> _AUFGABEN_:
- a) Als was bezeichnen Christoph und Sophie Schönberger die Reichsbürger in Abgrenzung zum Rechtsextremismus laut dem Text über das Reichsbürger-Buch?
- b) Setzen Sie den Text über das Reichsbürger-Buch nach seinem letzten Satz fort.

> _EXTRAHIERTER TEXT_:

---+---

Christoph Schönberger, Sophie Schönberger: Die Reichsbürger. Ermächtigungsversuche einer gespenstischen Bewegung

München, C. H. Beck Verlag 2023

Christoph und Sophie Schönberger führen ins Reichbürgerphänomen ein. Niklas Herrberg lobt dabei die klare Argumentation der Autor*innen trotz des „diffusen“ Untersuchungsgegenstands, die somit einen wesentlichen Beitrag zum Verständnis der Szene leisteten: Reichsbürger*innen bildeten mit ihrer „Reichsfantasie“ in Abgrenzung zum Rechtsextremismus eine juristische „Laiensekte“ mit verschwörungstheoretischen Elementen. Damit verdeutliche die Bewegung auch eine gewisse Hilflosigkeit unserer demokratisch verfassten Rechtsordnung, die in eben auch auf dem Glauben an ihre Legitimität fußt.

---+---

> _DATENZEILEN_:
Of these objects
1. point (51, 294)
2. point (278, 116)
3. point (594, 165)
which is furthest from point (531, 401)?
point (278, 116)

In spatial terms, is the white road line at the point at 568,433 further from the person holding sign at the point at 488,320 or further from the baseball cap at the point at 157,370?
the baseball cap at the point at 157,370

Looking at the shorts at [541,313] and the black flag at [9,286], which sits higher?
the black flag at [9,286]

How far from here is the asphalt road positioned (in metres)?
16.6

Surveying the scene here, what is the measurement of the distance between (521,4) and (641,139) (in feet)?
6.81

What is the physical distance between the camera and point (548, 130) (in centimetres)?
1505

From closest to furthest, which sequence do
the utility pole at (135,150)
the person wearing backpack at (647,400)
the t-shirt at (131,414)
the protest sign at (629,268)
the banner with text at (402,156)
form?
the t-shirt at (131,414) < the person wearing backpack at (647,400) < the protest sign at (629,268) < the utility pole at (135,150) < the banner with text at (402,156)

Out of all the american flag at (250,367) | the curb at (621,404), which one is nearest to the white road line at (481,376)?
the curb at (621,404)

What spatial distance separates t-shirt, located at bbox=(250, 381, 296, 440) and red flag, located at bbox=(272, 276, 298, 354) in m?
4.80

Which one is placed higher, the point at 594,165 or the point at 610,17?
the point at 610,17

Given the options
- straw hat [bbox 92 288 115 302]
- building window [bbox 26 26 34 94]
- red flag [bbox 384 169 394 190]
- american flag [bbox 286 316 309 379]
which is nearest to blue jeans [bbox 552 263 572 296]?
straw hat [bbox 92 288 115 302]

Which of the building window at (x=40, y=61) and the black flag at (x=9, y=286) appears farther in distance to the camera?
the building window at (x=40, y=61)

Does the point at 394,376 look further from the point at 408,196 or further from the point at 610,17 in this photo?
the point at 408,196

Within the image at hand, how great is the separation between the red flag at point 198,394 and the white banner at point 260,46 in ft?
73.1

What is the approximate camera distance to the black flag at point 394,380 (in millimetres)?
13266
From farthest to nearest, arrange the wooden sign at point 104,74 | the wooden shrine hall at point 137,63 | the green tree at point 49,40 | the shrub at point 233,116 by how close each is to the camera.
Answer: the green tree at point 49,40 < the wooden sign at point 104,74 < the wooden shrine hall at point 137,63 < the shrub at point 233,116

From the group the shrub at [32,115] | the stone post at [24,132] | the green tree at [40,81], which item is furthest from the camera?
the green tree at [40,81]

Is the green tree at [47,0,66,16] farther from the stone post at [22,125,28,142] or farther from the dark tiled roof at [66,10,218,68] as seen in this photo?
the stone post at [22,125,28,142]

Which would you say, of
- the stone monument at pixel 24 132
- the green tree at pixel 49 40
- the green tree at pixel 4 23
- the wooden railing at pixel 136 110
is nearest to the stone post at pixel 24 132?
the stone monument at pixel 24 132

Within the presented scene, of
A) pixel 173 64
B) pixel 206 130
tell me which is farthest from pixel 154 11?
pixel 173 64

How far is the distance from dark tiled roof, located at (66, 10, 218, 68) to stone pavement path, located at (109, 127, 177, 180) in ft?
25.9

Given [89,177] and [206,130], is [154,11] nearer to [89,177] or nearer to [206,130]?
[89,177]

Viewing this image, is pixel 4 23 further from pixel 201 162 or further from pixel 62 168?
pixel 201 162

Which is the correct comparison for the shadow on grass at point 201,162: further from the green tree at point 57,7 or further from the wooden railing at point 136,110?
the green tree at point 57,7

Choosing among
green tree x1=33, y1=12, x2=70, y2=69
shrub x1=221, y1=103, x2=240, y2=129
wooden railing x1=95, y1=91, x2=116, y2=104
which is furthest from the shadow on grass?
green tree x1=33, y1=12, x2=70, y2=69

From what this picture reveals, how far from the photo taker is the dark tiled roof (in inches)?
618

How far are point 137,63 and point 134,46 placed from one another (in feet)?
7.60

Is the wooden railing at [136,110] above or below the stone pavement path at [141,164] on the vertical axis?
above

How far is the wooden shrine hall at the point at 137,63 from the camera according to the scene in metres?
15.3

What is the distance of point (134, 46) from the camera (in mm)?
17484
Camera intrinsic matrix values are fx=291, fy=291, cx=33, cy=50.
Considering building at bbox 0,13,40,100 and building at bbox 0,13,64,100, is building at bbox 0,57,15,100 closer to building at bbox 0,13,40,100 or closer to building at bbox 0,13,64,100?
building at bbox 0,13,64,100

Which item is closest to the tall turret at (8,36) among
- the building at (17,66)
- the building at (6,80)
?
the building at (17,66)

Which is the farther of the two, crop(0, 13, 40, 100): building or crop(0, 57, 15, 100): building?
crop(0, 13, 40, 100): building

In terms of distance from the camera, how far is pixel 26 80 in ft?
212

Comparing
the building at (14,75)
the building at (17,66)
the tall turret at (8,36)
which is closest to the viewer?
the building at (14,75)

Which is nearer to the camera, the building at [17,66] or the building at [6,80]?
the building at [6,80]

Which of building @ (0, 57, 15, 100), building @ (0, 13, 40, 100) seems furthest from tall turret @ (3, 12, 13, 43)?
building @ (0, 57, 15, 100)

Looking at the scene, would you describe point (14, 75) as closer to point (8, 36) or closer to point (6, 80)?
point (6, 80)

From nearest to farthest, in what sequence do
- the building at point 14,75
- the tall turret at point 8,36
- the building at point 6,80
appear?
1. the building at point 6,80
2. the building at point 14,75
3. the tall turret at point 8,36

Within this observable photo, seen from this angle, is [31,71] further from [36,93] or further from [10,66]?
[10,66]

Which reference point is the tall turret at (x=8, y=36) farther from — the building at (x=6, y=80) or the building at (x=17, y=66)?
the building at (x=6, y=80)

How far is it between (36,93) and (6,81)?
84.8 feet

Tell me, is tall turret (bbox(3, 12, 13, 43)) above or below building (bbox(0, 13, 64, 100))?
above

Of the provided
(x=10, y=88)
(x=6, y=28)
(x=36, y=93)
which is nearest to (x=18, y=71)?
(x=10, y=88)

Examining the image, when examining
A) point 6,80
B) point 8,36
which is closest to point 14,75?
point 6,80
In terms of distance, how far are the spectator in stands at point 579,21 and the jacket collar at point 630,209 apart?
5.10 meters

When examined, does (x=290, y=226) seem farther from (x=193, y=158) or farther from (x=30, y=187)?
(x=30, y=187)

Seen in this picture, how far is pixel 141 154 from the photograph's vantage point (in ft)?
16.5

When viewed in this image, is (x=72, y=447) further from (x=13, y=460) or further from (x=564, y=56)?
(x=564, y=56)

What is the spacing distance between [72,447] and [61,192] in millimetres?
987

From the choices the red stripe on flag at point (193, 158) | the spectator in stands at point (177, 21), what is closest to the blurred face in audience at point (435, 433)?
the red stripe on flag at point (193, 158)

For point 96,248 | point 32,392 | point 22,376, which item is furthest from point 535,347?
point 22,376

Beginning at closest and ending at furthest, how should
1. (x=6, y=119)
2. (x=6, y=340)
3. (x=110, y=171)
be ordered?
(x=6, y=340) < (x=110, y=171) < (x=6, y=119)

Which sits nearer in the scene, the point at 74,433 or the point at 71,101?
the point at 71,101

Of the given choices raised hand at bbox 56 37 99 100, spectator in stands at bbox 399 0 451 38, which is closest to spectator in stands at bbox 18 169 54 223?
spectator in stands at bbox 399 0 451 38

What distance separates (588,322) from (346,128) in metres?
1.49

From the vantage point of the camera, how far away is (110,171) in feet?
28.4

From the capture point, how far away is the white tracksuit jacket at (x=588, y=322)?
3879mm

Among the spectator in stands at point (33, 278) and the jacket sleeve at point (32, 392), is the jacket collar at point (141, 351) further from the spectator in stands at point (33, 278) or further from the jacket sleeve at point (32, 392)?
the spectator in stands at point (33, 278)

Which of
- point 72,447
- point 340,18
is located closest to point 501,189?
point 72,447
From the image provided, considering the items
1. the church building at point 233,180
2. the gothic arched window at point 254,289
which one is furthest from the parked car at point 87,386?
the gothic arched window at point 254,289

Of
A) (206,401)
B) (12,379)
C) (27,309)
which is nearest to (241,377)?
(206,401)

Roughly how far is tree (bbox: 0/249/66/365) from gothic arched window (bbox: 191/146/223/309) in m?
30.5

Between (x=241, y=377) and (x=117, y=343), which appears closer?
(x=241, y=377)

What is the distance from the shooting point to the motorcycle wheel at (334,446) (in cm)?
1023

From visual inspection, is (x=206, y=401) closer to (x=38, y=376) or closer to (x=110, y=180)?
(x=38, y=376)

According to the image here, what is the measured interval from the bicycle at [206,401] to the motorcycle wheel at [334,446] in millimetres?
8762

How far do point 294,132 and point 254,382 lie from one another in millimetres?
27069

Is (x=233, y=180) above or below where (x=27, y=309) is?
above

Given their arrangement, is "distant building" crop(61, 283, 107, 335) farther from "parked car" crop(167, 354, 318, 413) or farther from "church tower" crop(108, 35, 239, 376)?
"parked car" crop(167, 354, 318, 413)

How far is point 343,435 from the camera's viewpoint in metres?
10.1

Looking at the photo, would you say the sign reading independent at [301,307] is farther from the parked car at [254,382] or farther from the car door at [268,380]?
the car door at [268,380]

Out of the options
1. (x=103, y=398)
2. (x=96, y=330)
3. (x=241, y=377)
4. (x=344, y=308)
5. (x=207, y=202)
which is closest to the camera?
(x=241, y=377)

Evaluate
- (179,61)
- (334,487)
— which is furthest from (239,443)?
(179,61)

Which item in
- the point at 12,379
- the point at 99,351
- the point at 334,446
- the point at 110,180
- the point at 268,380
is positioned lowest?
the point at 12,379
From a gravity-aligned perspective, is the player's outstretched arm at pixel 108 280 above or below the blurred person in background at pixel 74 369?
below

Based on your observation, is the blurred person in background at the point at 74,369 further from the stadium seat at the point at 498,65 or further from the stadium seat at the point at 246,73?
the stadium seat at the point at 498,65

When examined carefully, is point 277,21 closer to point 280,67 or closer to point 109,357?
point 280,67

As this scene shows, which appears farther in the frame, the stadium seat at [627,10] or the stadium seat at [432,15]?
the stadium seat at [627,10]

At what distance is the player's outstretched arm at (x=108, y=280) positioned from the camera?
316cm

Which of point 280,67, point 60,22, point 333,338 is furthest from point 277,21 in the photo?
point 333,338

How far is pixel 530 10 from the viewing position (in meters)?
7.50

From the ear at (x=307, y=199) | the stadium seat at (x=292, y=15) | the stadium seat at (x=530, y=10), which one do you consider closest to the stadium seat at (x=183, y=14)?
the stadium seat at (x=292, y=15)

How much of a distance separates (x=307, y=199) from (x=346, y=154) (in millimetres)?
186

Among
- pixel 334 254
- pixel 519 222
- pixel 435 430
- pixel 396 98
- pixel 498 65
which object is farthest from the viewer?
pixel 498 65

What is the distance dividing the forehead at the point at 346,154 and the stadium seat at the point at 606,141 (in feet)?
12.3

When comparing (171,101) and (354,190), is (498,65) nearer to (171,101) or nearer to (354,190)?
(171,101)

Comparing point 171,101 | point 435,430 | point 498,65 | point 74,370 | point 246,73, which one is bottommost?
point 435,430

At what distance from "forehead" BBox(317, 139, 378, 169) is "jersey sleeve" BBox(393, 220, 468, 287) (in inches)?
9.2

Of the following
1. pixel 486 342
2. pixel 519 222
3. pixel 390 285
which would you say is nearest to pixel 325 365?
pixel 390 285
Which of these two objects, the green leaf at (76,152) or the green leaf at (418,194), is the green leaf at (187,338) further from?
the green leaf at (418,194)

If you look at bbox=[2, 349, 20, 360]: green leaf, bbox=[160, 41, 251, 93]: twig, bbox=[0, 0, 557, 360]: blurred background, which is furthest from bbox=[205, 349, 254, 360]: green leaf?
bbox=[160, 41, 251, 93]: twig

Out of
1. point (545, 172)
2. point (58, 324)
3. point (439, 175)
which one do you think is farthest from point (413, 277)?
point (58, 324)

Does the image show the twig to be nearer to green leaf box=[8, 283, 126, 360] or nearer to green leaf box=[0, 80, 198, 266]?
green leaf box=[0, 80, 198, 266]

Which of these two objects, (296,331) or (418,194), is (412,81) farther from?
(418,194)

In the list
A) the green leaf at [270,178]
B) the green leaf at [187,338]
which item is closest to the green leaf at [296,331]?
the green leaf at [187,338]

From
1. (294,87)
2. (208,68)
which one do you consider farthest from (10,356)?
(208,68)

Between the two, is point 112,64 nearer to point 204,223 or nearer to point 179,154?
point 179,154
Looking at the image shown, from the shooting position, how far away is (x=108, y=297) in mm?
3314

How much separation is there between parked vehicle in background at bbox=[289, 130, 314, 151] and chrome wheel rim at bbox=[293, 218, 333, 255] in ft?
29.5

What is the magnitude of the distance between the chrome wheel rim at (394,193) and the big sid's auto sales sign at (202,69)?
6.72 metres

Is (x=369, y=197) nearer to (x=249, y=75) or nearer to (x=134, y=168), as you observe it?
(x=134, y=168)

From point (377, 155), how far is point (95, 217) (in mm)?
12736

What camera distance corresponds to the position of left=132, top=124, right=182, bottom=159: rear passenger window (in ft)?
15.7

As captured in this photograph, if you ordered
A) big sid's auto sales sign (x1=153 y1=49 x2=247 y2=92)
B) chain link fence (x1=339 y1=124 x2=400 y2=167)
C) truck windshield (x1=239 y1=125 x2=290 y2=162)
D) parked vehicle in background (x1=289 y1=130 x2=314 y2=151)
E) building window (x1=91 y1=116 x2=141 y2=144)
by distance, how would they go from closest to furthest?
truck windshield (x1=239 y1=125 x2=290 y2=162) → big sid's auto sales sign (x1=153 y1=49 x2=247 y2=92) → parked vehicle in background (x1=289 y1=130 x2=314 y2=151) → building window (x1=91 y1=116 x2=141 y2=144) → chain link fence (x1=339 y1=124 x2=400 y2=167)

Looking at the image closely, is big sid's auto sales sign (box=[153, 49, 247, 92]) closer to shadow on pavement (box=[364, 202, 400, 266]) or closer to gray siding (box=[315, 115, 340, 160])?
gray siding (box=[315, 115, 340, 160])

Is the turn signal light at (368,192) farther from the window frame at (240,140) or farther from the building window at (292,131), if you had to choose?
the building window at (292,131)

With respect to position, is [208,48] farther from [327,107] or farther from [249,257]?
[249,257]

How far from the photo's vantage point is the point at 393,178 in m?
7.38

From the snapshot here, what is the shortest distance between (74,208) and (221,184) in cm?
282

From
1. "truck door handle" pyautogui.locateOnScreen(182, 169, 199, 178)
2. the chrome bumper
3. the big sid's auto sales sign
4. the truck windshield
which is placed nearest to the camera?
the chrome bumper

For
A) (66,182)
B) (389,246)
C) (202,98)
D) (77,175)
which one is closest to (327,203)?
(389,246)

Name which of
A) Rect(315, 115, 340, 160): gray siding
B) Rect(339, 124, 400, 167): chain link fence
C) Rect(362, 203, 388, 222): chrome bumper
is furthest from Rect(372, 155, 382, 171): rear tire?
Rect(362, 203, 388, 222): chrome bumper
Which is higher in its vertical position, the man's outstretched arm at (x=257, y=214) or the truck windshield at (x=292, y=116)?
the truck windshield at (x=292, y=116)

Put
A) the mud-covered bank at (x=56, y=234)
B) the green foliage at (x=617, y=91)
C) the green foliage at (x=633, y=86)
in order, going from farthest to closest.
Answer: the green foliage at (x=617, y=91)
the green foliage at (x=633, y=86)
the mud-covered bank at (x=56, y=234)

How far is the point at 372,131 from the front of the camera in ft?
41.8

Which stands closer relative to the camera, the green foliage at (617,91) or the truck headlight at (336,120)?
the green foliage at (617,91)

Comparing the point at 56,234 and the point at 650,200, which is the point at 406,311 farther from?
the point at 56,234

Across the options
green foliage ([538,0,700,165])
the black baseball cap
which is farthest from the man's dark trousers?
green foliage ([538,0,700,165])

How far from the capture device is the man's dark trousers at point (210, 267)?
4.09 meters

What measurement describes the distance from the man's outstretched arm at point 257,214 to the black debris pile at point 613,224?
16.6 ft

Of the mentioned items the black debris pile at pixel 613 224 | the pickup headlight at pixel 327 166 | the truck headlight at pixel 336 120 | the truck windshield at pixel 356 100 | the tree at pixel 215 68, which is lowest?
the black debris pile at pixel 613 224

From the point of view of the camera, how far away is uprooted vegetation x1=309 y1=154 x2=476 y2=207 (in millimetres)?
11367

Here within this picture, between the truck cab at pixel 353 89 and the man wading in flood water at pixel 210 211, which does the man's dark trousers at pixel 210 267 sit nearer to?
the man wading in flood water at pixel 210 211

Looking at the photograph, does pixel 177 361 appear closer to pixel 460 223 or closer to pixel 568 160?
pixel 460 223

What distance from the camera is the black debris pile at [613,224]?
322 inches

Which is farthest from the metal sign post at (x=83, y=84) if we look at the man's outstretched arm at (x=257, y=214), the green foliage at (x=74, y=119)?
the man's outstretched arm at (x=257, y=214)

---+---

> _ERWARTETE ANTWORTEN_:
- a) Als eine juristische „Laiensekte“ mit verschwörungstheoretischen Elementen.

- b)
Eine Rezension von Niklas Herrberg

Die Charakterisierung der Reichsbürger als „gespenstisch“ ist treffend. Seit sie 2016 stärker in den Fokus der Öffentlichkeit gerieten, da ein Szeneangehöriger damals einen Polizeibeamten erschossen hatte, bemüht man sich die Frage zu beantworten, wer oder was die Reichsbürger eigentlich sind. Angesichts des Ausrufens von Phantasiestaaten, der Selbstverleihung pompöser Titel und einer kaum zu überblickenden Textflut scheinoffizieller Dokumente und Verlautbarungen changierte die öffentliche Meinung bis dahin irgendwo zwischen Lachen und Schulterzucken. Mit dem Mord vom Oktober 2016 und spätestens mit der Erstürmung der Reichstagstreppen im August 2020 mischt sich die Irritation mit Beunruhigung und den berechtigten Warnungen vor Gewalt – in der Tat eine „gespenstische Mischung aus Skurrilität und Bedrohlichkeit“ (7), die sich auch angesichts des Auffliegens der Terrorgruppe um „Prinz Reuß“ im Dezember 2022 zeigte.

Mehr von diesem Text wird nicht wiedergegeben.